Insolvenzreife

Definition der Insolvenzreife

Die Insolvenzreife ist erreicht, sobald einer der Insolvenzgründe wie Zahlungsunfähigkeit, drohende Zahlungsunfähigkeit oder Überschuldung vorliegt. Das Vorliegen der Insolvenzreife bedarf zunächst einer eingehenden Prüfung.

Überprüfung einer möglichen Insolvenzreife

Nach dem Urteil des BGH vom 27.03.2012 muss der Geschäftsführer einer GmbH sich bei Anzeichen für eine mögliche Insolvenzreife unverzüglich von einer fachlich qualifizierten Person informieren sowie beraten lassen. Dies muss unter umfassender Darstellung der Verhältnisse der Gesellschaft und Offenlegung der erforderlichen Unterlagen geschehen.
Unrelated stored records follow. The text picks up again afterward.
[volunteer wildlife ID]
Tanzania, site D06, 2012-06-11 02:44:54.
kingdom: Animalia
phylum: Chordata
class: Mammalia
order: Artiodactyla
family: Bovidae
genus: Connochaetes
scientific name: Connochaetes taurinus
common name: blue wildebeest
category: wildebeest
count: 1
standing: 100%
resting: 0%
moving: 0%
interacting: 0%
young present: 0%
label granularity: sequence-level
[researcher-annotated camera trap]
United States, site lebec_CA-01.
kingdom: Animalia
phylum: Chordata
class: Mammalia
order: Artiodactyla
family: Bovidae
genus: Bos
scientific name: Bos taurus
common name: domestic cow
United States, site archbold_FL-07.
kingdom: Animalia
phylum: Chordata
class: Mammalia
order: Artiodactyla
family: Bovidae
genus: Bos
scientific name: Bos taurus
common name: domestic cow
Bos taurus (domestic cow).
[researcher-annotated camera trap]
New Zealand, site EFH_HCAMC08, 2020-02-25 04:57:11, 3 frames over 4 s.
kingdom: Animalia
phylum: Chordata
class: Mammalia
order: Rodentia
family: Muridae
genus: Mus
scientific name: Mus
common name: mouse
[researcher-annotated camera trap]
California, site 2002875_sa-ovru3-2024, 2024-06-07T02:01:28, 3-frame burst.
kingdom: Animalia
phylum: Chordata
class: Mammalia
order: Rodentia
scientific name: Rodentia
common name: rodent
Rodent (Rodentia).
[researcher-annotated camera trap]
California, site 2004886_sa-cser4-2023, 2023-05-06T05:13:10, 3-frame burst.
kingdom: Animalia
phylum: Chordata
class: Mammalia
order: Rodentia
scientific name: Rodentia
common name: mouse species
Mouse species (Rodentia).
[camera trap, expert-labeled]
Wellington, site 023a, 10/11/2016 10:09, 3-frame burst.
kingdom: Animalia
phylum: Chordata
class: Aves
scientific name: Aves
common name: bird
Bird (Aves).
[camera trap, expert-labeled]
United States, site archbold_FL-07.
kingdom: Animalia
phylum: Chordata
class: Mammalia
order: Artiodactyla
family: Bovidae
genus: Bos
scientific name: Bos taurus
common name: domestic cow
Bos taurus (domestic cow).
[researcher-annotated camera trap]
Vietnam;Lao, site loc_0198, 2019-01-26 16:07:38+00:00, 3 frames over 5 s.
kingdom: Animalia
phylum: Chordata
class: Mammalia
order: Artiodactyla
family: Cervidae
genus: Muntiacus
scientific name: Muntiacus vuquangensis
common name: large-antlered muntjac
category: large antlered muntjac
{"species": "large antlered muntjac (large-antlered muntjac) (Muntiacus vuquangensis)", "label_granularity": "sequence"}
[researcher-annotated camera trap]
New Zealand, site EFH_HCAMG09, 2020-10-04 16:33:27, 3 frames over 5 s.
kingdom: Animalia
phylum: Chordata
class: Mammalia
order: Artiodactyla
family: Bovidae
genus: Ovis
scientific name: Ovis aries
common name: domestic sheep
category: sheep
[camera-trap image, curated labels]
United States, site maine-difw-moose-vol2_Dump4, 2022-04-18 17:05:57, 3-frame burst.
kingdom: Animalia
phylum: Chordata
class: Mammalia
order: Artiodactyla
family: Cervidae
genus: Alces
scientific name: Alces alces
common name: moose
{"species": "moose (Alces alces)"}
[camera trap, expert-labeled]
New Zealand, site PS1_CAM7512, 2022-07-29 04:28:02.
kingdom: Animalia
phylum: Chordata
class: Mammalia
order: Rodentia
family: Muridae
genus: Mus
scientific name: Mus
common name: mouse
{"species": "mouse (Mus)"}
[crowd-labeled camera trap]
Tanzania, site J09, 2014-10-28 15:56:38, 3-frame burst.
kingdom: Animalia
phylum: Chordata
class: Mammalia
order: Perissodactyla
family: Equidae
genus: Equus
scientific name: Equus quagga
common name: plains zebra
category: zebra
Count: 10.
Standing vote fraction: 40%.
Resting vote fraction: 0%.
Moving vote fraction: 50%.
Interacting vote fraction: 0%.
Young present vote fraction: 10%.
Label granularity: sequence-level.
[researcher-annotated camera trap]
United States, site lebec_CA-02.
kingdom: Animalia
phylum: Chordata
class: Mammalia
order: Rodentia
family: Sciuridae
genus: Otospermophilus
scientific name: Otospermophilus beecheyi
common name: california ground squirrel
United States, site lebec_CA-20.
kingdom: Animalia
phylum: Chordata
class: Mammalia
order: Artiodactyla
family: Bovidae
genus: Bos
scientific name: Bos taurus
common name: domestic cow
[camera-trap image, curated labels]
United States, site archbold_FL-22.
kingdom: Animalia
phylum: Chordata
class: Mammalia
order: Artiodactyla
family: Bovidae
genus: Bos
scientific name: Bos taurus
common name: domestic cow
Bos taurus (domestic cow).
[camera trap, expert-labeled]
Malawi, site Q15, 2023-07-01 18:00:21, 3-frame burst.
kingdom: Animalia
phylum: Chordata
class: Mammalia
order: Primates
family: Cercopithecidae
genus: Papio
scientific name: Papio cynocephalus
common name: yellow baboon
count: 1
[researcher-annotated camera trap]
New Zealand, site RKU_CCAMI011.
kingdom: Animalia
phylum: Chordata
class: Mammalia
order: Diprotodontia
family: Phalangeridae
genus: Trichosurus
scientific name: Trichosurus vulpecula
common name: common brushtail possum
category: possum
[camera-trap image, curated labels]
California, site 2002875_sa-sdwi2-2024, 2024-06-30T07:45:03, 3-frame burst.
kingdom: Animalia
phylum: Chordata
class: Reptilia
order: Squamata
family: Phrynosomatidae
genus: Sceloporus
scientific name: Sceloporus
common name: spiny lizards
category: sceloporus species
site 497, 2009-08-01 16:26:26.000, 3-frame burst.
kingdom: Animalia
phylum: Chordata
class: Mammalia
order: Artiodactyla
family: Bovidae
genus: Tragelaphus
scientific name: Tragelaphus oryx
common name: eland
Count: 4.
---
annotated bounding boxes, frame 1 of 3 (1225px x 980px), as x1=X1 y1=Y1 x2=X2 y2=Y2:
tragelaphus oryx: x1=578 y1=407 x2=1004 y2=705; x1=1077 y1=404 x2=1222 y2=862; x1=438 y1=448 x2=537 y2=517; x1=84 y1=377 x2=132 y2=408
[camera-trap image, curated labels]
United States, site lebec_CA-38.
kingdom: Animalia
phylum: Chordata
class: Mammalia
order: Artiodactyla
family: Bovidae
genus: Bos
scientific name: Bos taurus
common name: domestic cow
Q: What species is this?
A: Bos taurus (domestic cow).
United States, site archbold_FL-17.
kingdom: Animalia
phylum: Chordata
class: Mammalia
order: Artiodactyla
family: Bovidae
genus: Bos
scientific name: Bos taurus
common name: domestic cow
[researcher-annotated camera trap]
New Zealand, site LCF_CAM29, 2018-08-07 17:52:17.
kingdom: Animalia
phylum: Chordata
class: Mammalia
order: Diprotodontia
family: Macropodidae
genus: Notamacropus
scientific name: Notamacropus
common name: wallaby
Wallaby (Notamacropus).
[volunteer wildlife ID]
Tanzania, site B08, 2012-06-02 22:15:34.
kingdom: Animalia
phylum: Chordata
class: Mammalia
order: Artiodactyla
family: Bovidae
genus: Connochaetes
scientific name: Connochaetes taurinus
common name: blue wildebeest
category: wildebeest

Insofern der Geschäftsführer selbst über die notwendigen Kenntnisse der Vermögenslage besitzt, ist keine Beratung notwendig.

Folgen der Insolvenzreife

Kann der Geschäftsführer bei Feststellung der Insolvenzreife kein zusätzliches Kapital beschaffen, hat er die Pflicht, ordnungsgemäß einen Insolvenzantrag innerhalb von drei Wochen zu stellen. Dies gilt auch, wenn bereits ein Gläubigerantrag gestellt wurde. Bei nicht rechtzeitiger Antragsstellung, macht sich der Geschäftsführer wegen Insolvenzverschleppung strafbar. In gewissen Fällen wie beispielsweise Steuerschulden kann der Geschäftsführer sogar mit seinem Privatvermögen haftbar gemacht werden.